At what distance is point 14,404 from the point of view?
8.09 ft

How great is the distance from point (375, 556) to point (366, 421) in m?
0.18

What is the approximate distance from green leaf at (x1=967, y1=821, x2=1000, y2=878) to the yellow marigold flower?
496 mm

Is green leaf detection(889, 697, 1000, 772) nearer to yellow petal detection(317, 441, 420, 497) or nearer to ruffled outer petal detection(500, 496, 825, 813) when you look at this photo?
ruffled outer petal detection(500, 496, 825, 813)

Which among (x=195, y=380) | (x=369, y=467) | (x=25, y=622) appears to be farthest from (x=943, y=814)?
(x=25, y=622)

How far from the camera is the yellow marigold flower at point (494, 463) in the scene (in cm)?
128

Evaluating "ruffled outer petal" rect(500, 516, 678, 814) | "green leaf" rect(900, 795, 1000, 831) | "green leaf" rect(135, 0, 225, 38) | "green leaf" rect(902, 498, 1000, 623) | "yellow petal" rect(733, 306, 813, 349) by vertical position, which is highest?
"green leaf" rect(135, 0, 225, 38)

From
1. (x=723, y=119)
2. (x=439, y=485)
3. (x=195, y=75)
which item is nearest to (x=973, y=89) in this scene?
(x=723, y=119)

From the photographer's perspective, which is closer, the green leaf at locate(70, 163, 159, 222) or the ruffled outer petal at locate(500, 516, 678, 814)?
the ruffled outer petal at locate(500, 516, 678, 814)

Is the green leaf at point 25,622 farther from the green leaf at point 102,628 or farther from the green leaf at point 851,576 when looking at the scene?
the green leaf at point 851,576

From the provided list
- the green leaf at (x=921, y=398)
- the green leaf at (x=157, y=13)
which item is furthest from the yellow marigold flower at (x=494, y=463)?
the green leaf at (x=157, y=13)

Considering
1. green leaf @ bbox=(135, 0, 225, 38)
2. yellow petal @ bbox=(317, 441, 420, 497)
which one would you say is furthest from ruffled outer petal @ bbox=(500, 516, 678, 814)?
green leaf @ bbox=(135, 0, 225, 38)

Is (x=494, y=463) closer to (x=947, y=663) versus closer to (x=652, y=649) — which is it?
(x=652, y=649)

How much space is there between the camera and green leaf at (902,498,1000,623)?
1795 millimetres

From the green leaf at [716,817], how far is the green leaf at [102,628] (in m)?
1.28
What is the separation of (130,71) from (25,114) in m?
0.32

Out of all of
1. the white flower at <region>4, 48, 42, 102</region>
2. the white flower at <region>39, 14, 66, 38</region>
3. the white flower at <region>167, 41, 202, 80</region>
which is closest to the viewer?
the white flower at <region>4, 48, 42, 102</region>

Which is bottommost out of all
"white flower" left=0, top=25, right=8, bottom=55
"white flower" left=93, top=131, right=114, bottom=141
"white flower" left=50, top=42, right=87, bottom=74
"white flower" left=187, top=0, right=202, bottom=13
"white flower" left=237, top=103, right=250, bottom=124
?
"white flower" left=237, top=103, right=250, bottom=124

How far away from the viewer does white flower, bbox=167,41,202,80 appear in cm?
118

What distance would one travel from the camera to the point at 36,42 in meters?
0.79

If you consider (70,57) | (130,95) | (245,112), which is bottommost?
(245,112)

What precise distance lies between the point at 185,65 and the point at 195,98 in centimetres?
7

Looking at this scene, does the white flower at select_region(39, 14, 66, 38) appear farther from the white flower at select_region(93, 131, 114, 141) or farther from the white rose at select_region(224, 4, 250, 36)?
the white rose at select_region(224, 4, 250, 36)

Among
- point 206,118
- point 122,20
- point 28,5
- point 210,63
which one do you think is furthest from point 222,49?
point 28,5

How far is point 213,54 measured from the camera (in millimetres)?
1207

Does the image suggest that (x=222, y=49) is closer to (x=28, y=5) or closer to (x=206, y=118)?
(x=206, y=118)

● ● ● ● ●

- Task requirements -
Rewrite all of the data above, replacing each occurrence of "scene" with "view" and leaving every other word unchanged.

- Task result -
At what distance is point 14,404 from the point of view?
8.09 ft

How great is the distance from point (375, 556) to point (366, 421) in m?
0.18

What is the approximate distance from green leaf at (x1=967, y1=821, x2=1000, y2=878) to the yellow marigold flower?
496 mm

Is green leaf detection(889, 697, 1000, 772) nearer to yellow petal detection(317, 441, 420, 497) or nearer to ruffled outer petal detection(500, 496, 825, 813) when you look at this photo?
ruffled outer petal detection(500, 496, 825, 813)

Which among (x=195, y=380) | (x=369, y=467) | (x=25, y=622) appears to be farthest from (x=943, y=814)?
(x=25, y=622)

How far from the camera is the yellow marigold flower at point (494, 463) in the view (in cm)?
128

Evaluating "ruffled outer petal" rect(500, 516, 678, 814) | "green leaf" rect(900, 795, 1000, 831) | "green leaf" rect(135, 0, 225, 38) | "green leaf" rect(902, 498, 1000, 623) | "yellow petal" rect(733, 306, 813, 349) by vertical position, which is highest?
"green leaf" rect(135, 0, 225, 38)

From
1. (x=723, y=119)
2. (x=439, y=485)
3. (x=195, y=75)
which item is nearest to (x=973, y=89) in this view?
(x=723, y=119)

From the photographer's perspective, which is closer, the green leaf at locate(70, 163, 159, 222) or the ruffled outer petal at locate(500, 516, 678, 814)?
the ruffled outer petal at locate(500, 516, 678, 814)

Is the green leaf at point 25,622 farther from the green leaf at point 102,628 or farther from the green leaf at point 851,576 when looking at the view?
the green leaf at point 851,576

From the provided list
- the green leaf at (x=921, y=398)
- the green leaf at (x=157, y=13)
which item is furthest from the yellow marigold flower at (x=494, y=463)?
the green leaf at (x=157, y=13)

Considering
1. green leaf @ bbox=(135, 0, 225, 38)
2. yellow petal @ bbox=(317, 441, 420, 497)
which one would you say is furthest from ruffled outer petal @ bbox=(500, 516, 678, 814)?
green leaf @ bbox=(135, 0, 225, 38)

Is (x=494, y=463) closer to (x=947, y=663) versus closer to (x=652, y=649) — which is it?
(x=652, y=649)

How much space is there between the camera and green leaf at (902,498,1000,623)?
1795 millimetres

From the green leaf at [716,817], how far is the green leaf at [102,628] (in m)?
1.28
What is the separation of (130,71) from (25,114) in m?
0.32

Out of all of
1. the white flower at <region>4, 48, 42, 102</region>
2. the white flower at <region>39, 14, 66, 38</region>
3. the white flower at <region>167, 41, 202, 80</region>
which is closest to the viewer?
the white flower at <region>4, 48, 42, 102</region>

Which is bottommost out of all
"white flower" left=0, top=25, right=8, bottom=55
"white flower" left=93, top=131, right=114, bottom=141
"white flower" left=50, top=42, right=87, bottom=74
"white flower" left=187, top=0, right=202, bottom=13
"white flower" left=237, top=103, right=250, bottom=124
?
"white flower" left=237, top=103, right=250, bottom=124

How far away from the viewer does white flower, bbox=167,41,202,80 appear in cm?
118

What distance would one travel from the camera to the point at 36,42 in meters?
0.79

If you consider (70,57) | (130,95) | (245,112), which is bottommost?
(245,112)

What precise distance lies between the point at 185,65 and the point at 195,98 in centimetres?
7

Looking at this view, does the white flower at select_region(39, 14, 66, 38) appear farther from the white flower at select_region(93, 131, 114, 141) or farther from the white rose at select_region(224, 4, 250, 36)?
the white rose at select_region(224, 4, 250, 36)

Among
- point 206,118
- point 122,20
- point 28,5
- point 210,63
which one do you think is furthest from point 222,49?
point 28,5

How far is point 213,54 measured from the camera (in millimetres)?
1207

Does the image suggest that (x=222, y=49) is closer to (x=28, y=5) or closer to (x=206, y=118)?
(x=206, y=118)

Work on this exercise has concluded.